The comparable classification accuracy across the three geographic regions demonstrates that AOI embeddings effectively capture land use characteristics specific to each area. When compared with the three-class land use classification models, certain fine-grained classes in the 13-class scheme, such as retail and civic, achieve similar or even improved performance scores. However, some fine-grained classes, such as commercial, exhibit lower performance, indicating that classification accuracy is generally higher for the three-class models due to their broader categories.


The distinct socio-economic and cultural contexts of each geographic region contribute to varying classification performance across land use classes. The insights provided by the confusion matrices reveal semantic similarities among different land use classes within each region, as well as the mixed nature of certain land use types. These insights can inform the design of tailored land use classification schemes that are optimized for specific geographic regions, ensuring that the classification model aligns with local land use patterns and context.


Land Use Modeling. Land use characteristics in a geographic region are closely associated with the socio-economic activities within it. Points of Interest (POIs), which play critical roles in daily activity patterns, serve as vital data sources for characterizing land use across diverse regions. With their open accessibility and broad availability, POI data provide an unparalleled opportunity to explore the effects of spatial scale, semantic granularity, and geographic context on POI-based land use modeling. To our knowledge, this invention is among the first to systematically examine these factors in large-scale POI-based land use modeling, offering significant value for policy makers, particularly in regions that require rapid decision-making or have limited official data. This work establishes a foundation for scalable, multi-dimensional POI-based land use modeling, benefitting social scientists such as geographers and economists.

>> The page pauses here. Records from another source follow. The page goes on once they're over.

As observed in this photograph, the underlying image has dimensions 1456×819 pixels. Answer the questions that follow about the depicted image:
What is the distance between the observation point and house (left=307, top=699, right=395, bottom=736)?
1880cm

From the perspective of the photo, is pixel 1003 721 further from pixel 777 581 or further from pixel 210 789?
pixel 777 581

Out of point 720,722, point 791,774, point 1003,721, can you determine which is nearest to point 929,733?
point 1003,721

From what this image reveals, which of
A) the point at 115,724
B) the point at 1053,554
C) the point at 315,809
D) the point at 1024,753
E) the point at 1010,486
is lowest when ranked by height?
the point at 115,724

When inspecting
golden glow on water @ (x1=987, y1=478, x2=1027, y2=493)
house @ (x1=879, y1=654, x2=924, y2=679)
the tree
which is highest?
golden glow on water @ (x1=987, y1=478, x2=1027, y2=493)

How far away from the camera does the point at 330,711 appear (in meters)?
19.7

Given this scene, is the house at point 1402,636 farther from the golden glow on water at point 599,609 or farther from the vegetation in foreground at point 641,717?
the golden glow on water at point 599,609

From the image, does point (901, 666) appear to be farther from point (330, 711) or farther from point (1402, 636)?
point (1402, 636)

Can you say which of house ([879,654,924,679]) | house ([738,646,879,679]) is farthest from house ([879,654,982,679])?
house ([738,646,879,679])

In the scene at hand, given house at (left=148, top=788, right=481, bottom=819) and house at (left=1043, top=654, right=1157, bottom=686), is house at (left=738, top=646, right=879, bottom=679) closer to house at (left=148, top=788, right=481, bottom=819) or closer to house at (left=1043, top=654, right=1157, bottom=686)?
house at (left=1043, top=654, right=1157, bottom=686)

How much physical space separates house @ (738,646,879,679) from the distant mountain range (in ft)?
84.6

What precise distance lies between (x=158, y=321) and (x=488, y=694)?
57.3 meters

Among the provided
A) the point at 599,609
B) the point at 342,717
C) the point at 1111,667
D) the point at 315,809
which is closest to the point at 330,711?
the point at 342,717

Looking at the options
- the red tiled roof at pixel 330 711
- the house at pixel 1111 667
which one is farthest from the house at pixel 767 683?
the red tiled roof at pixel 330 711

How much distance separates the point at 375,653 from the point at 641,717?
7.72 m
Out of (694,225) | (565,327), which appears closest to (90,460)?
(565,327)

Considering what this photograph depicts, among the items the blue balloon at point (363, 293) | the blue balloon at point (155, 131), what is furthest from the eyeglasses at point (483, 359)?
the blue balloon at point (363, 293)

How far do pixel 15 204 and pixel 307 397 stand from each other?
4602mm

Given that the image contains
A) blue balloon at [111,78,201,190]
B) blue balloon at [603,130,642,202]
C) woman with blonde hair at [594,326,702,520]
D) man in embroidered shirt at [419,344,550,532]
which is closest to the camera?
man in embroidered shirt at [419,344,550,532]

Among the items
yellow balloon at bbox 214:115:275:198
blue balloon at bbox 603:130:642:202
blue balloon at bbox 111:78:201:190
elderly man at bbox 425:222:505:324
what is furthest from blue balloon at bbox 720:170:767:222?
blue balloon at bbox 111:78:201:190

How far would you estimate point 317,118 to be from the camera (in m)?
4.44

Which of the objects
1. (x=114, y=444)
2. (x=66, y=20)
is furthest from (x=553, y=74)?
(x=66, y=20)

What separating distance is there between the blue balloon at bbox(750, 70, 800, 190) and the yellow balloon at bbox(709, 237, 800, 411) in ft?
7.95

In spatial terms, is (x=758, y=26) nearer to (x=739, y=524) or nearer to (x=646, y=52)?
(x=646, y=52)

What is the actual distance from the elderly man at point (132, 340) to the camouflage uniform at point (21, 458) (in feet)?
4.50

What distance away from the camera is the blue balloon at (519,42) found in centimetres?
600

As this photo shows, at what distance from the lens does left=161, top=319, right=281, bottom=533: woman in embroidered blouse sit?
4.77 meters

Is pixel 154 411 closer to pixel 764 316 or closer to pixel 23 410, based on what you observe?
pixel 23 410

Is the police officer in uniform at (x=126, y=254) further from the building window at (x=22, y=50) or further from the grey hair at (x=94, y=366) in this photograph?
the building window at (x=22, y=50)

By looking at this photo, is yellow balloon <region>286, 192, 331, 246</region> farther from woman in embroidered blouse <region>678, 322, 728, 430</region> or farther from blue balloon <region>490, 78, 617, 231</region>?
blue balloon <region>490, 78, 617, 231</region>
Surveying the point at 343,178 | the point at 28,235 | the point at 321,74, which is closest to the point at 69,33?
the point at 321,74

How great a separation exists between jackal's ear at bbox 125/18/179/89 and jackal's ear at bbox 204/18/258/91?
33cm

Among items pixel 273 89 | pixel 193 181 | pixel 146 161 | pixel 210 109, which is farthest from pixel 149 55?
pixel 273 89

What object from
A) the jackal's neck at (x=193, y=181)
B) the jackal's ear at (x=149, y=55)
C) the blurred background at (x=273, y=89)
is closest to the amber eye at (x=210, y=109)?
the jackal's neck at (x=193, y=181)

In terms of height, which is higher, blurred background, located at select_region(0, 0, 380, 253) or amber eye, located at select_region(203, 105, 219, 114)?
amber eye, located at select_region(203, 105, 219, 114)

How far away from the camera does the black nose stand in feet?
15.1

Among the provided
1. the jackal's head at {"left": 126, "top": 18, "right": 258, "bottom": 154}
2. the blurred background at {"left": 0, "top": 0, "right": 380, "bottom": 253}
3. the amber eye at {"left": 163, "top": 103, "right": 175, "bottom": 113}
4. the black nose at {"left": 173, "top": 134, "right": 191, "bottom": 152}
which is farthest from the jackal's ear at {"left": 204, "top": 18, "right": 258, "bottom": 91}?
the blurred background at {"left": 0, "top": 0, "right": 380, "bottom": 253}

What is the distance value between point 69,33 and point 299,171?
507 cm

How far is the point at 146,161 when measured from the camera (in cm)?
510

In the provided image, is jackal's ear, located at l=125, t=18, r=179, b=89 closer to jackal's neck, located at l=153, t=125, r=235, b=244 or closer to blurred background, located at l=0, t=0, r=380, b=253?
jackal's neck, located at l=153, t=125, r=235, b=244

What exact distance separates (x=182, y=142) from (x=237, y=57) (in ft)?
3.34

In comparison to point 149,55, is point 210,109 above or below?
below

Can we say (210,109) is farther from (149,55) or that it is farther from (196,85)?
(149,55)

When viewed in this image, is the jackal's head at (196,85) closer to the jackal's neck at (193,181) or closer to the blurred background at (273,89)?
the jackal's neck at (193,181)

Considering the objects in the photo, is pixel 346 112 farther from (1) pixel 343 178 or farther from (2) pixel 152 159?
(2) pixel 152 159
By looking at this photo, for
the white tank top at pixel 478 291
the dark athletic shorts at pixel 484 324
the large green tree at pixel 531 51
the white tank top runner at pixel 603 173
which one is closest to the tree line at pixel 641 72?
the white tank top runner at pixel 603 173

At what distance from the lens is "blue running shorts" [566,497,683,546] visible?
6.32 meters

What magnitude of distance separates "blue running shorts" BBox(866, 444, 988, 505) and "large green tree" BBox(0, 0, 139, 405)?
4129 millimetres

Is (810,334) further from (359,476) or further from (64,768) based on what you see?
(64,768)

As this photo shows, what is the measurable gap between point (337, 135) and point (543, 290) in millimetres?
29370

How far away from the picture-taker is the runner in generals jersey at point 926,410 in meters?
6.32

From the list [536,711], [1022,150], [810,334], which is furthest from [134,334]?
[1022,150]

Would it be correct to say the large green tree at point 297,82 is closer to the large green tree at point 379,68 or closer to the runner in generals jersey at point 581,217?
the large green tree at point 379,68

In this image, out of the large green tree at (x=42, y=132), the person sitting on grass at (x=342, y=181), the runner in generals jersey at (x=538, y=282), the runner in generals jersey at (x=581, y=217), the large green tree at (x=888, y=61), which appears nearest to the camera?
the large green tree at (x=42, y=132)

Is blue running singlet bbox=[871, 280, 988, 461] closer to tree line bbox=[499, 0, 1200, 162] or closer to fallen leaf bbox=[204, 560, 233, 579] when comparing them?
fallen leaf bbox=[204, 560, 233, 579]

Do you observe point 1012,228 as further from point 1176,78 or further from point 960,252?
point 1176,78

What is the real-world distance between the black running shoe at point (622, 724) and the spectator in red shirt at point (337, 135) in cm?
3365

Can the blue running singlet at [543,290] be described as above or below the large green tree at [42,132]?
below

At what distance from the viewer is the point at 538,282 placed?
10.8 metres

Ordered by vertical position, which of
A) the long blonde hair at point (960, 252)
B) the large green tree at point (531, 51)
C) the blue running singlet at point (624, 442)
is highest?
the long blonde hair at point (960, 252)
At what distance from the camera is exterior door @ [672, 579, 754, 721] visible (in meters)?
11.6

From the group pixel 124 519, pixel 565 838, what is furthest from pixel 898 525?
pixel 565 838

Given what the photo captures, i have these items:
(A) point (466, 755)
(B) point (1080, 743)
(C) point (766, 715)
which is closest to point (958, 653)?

This invention introduces an OSM-tag-based representation that enriches the semantic descriptions of both POIs and non-POI geographic features. The flexibility of OSM tags simplifies data fusion and augments the semantics of geographic features, optimizing the effectiveness of the neural network language modeling process. The developed AOI representation learning framework, combined with a versatile semantic representation of geographic features, facilitates easy extension of the framework to incorporate additional features in the learning process, thus enhancing the accuracy of land use characterization. By integrating road network hierarchy into POI embedding training, the invention captures both geographic structure and POI context, with embedding results that demonstrate the encoding of geographic and semantic information within a high-dimensional semantic space.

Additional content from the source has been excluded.